About the only science fiction author you mention is Vernor Vinge. I think many of the earlier authors (such as Saberhagen) touched upon the threat to humanity from AIs that are smarter than we are. Possibly a good place to ask for more details is one of the science fiction discussion sites listed in the SFRG.

You can find fairly extensive coverage of the sci-fi that covers these issues in Broderick's article for JCS.

A passage from McCulloch (1952) that nearly suggests Good's intelligence explosion of 1959:

Von Neumann has already made... a most fascinating proposal... It is natural for us to suppose that if a machine of a given complexity makes another machine, that second machine cannot require any greater specification than was required for the first machine, and will in general be simpler. All our experience with simple machines has been of that kind. But when the complexity of a machine is sufficiently great, this limitation disappears. A generalized Turing machine, coupled with an assembling machine and a duplicator of its tape, could pick up parts from its environment, assemble a machine like itself and its assembling machine and its duplicator of program, put the program into it, and cut loose a new machine like itself... [And] as it is inherently capable of learning, it could make other machines better adapted to its environment or changing as the environment changed.

A passage from Hartree (1949) that could have been quoted in the opening of Complex Value Systems are Required to Realized Valuable Futures:

[Hartree describes a calculation a machine might fail to do if programmed naively, and then says:] A human [operator], faced with this unforseen situation, would have exercised intelligence, almost automatically and unconsciously, and made the small extrapolation of the operating instructions required to deal with it. The machine without operating instructions for dealing with negative values of z, could not make this extrapolation...

The moral of this experience is that in programming a problem for the machine, it is necessary to try to take a "machine's-eye view" of the operating instructions, that is to look at them from the point of view of the machine which can only follow them literally, without introducing anything not explicitly by them, and try to forsee all the unexpected things that might occur in the course of the calculation, and to provide the machine with the means of identifying each one and with appropriate operating instructions in each case. And this is not so easy as it sounds; it is quite difficult to put oneself in the position of doing without any of the things which intelligence and experience would suggest to a human [operator] in such situations.

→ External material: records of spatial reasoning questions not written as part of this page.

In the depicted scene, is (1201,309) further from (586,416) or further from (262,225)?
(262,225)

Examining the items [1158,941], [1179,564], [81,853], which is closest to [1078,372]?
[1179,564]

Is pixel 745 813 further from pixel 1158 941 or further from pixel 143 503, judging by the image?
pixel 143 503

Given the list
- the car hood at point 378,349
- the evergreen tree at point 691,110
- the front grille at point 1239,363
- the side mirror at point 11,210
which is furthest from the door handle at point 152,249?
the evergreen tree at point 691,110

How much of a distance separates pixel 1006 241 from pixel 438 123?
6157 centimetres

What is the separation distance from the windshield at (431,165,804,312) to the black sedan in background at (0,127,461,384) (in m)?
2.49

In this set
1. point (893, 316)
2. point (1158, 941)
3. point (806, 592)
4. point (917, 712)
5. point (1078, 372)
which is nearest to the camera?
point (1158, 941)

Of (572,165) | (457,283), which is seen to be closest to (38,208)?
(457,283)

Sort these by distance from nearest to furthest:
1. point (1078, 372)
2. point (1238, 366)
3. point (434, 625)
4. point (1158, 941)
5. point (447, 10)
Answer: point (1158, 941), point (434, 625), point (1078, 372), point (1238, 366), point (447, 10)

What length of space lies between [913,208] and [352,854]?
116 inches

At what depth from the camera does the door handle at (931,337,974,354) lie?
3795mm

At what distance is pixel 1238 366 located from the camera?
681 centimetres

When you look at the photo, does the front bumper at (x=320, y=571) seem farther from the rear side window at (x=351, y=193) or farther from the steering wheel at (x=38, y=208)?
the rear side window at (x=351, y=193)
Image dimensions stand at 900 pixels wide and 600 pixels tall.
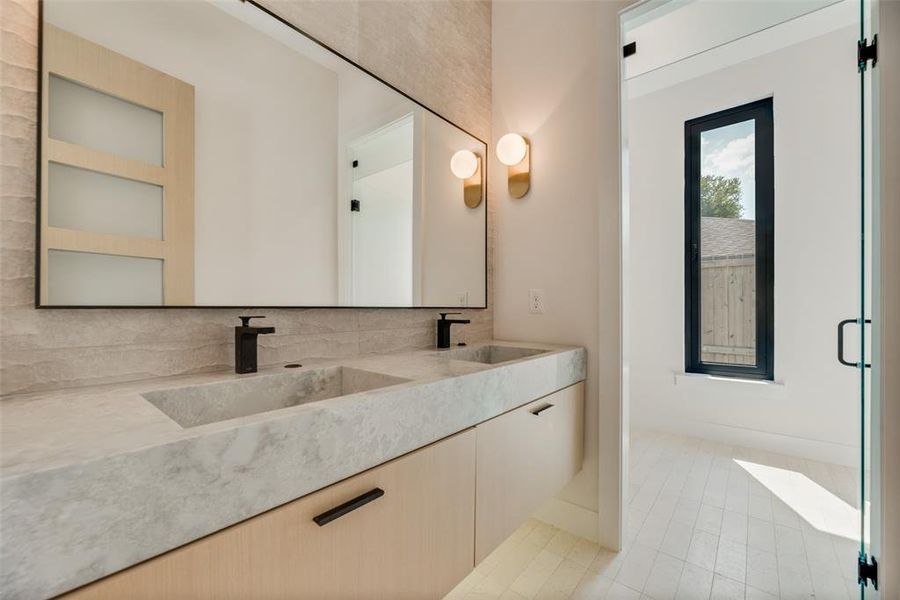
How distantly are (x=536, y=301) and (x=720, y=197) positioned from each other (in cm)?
209

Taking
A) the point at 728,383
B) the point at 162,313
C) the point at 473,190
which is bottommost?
the point at 728,383

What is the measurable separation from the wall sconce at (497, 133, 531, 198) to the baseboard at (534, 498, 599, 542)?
4.90 ft

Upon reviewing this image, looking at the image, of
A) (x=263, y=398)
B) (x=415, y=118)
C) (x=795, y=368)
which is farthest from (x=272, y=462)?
(x=795, y=368)

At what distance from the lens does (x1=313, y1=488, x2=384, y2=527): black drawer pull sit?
0.69 meters

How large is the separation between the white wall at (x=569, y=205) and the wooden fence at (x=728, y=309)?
1868 mm

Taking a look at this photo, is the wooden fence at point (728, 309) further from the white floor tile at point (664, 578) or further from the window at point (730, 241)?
the white floor tile at point (664, 578)

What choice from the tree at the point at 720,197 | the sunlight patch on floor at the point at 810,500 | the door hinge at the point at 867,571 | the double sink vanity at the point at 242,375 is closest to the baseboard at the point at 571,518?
the double sink vanity at the point at 242,375

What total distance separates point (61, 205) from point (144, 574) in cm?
77

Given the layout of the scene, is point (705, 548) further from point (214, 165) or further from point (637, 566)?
point (214, 165)

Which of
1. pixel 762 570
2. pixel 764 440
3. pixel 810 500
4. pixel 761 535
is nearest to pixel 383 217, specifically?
pixel 762 570

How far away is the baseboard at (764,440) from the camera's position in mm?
2453

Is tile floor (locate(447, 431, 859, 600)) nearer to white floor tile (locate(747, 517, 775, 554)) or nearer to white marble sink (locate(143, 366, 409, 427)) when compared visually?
white floor tile (locate(747, 517, 775, 554))

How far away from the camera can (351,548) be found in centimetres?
75

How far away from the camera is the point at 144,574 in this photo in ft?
1.66
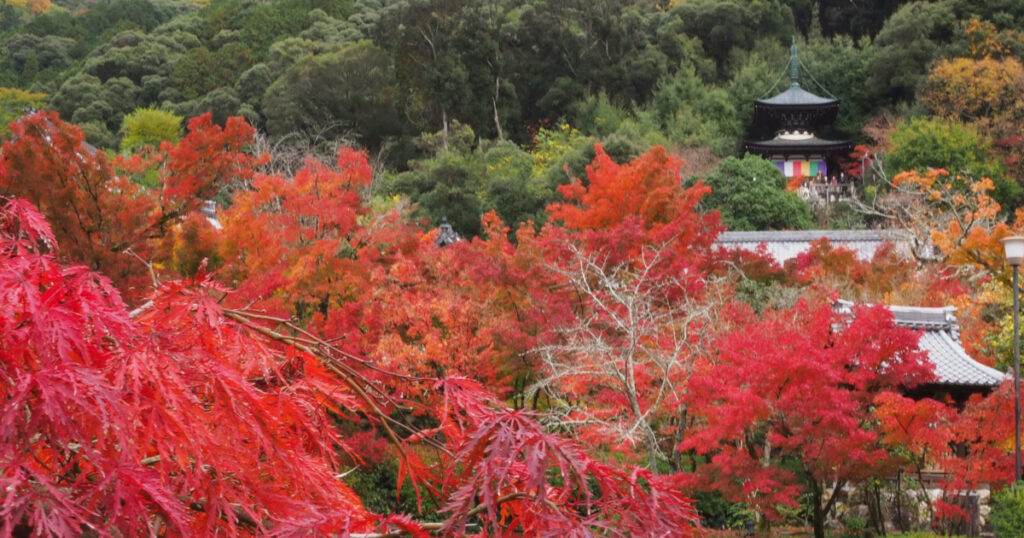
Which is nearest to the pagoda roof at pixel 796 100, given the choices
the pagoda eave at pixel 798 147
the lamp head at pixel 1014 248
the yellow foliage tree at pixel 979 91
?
the pagoda eave at pixel 798 147

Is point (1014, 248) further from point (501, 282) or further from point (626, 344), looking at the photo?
point (501, 282)

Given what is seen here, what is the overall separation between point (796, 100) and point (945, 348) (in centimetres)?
2143

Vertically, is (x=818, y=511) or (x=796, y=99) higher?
(x=796, y=99)

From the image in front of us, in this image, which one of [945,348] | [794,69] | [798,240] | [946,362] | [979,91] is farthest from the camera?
[794,69]

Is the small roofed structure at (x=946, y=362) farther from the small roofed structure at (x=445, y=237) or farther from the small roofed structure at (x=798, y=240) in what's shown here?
the small roofed structure at (x=798, y=240)

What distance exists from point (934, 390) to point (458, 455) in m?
11.8

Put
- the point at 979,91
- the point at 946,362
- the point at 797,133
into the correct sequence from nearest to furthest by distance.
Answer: the point at 946,362 → the point at 979,91 → the point at 797,133

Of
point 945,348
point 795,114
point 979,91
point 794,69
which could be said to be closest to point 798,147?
point 795,114

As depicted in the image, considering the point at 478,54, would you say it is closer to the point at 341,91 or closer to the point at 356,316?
the point at 341,91

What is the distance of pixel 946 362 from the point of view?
12.4 metres

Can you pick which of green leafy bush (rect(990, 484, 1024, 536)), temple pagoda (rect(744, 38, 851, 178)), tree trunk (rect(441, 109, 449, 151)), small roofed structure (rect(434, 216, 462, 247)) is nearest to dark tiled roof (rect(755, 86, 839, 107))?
temple pagoda (rect(744, 38, 851, 178))

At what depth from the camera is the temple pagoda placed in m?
32.2

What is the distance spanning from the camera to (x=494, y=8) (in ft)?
115

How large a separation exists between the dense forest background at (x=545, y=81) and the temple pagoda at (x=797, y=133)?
2.49ft
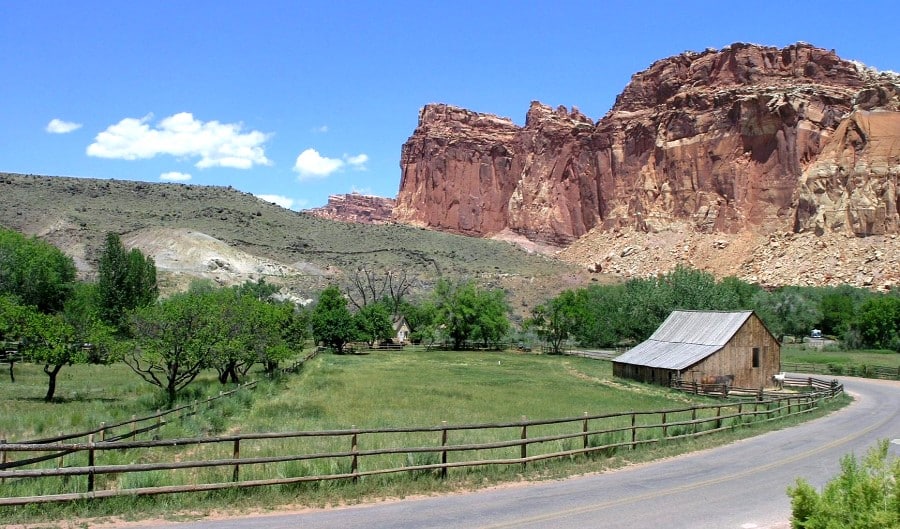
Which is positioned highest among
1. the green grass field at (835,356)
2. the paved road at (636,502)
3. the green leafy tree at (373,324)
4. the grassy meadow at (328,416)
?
the green leafy tree at (373,324)

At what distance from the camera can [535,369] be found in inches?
2079

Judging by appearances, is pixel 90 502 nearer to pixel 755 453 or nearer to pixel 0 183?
pixel 755 453

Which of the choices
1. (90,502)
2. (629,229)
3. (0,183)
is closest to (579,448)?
(90,502)

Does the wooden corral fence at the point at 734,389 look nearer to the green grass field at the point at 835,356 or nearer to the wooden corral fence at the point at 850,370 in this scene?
the wooden corral fence at the point at 850,370

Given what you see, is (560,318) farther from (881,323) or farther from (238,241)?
(238,241)

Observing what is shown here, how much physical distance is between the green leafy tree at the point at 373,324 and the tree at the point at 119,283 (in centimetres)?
1962

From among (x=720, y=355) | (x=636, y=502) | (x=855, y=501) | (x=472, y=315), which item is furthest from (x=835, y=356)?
(x=855, y=501)

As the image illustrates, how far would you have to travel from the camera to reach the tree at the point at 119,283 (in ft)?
179

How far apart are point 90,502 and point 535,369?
43307 millimetres

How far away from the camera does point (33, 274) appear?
54.1 meters

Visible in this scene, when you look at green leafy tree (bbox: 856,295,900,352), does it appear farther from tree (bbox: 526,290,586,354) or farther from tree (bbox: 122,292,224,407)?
tree (bbox: 122,292,224,407)

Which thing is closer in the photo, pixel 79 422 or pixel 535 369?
pixel 79 422

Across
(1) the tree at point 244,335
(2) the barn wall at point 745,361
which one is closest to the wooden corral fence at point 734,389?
(2) the barn wall at point 745,361

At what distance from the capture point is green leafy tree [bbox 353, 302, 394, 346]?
69938 millimetres
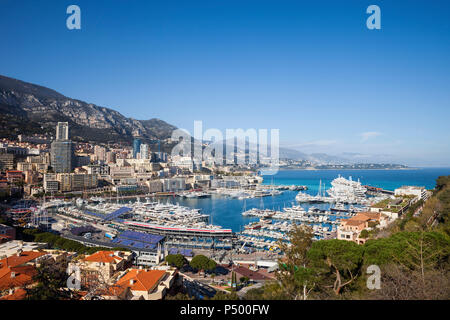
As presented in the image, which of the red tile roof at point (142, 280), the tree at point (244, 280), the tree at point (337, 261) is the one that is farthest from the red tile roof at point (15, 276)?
the tree at point (337, 261)

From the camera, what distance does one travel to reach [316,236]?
13047 millimetres

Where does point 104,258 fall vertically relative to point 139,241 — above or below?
above

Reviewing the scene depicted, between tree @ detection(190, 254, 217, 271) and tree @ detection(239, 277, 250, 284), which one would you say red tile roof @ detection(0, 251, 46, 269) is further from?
tree @ detection(239, 277, 250, 284)

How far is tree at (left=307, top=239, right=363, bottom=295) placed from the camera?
183 inches

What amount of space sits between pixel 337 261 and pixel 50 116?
54186mm

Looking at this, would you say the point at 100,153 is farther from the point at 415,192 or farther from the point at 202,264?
the point at 202,264

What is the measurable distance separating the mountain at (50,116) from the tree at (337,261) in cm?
3990

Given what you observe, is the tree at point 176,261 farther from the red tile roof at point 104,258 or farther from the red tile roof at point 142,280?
the red tile roof at point 142,280

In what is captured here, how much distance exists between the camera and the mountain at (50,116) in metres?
40.6

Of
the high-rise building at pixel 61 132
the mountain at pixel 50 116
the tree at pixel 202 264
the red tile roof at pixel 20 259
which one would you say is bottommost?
the tree at pixel 202 264

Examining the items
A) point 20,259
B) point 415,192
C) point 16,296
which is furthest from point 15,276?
point 415,192

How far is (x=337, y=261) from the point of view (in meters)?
4.73
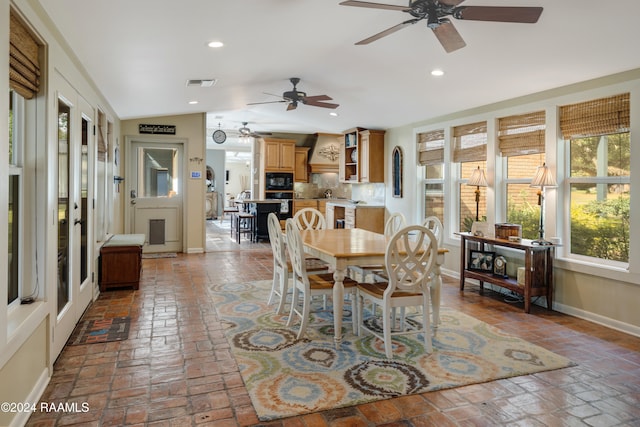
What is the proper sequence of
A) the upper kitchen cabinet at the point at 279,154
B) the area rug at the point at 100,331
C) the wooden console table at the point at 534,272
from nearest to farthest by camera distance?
the area rug at the point at 100,331, the wooden console table at the point at 534,272, the upper kitchen cabinet at the point at 279,154

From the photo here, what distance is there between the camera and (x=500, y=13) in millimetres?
2486

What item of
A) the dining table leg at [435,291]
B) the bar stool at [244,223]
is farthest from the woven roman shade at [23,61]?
the bar stool at [244,223]

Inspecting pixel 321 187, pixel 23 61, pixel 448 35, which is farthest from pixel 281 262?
pixel 321 187

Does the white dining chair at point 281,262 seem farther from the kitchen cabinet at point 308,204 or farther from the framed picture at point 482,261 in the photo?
the kitchen cabinet at point 308,204

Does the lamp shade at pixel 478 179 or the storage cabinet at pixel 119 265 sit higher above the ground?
the lamp shade at pixel 478 179

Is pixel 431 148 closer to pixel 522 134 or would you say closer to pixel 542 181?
pixel 522 134

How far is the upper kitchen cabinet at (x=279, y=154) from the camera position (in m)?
10.0

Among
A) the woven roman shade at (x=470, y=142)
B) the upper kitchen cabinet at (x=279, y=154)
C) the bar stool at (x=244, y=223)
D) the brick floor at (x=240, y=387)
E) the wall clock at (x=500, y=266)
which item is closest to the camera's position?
the brick floor at (x=240, y=387)

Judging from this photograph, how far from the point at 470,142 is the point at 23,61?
491cm

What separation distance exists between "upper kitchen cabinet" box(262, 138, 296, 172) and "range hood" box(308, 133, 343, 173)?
1.67 feet

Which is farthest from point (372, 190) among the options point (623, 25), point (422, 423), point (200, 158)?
point (422, 423)

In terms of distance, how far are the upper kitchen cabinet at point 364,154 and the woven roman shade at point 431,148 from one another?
1.14 metres

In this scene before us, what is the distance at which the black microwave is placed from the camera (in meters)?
10.1

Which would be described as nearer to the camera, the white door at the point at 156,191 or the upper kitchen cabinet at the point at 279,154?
the white door at the point at 156,191
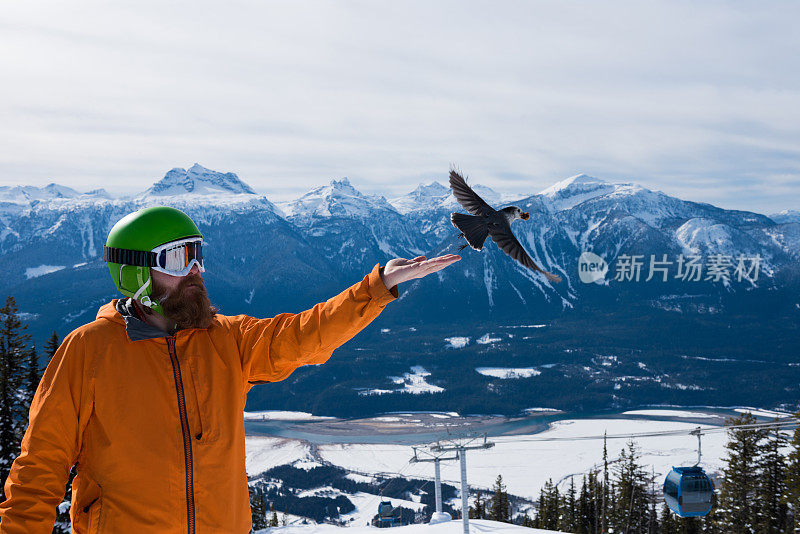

Not quite 'Nanny AI', but a similar idea dates back to D.F. Parkhill (1966, p. 61-62), who imagined a "computer utility" that could sustain a global peace under the United Nations:

The new generation of on-line, multi-user military [computer] systems is rapidly coming to resemble the oft-heralded "total management systems" — an integrated, multi-user, multi-input, display, processing, communication, storage, and decision complex, incorporating in one man/machine package the total operations of an organization...

Such a total military management system is in fact now taking shape in the United States [and] will tied together into one gigantic integrated command and control complex all of the far-flung command-and-control systems of the Army, Navy, and Air Force as well as the information systems of other government agencies such as the Central Intelligence Agency, Stated Department, and Civil Defense organization... Conceivably, the Soviet Union also has her own version of [this] under development; thus it is not inconceivable that in some future more rational world the American and Soviet systems might be connected together into a global peace-control system under the United Nations. [Such a system has] obvious uses in policing an arms-control agreement and controlling the operations of international peace-keeping forces...

In the final chapters, Parkhill seems to have successfully predicted online, automatic banking, the universal encyclopedia, online shopping, and growing technological unexmployment.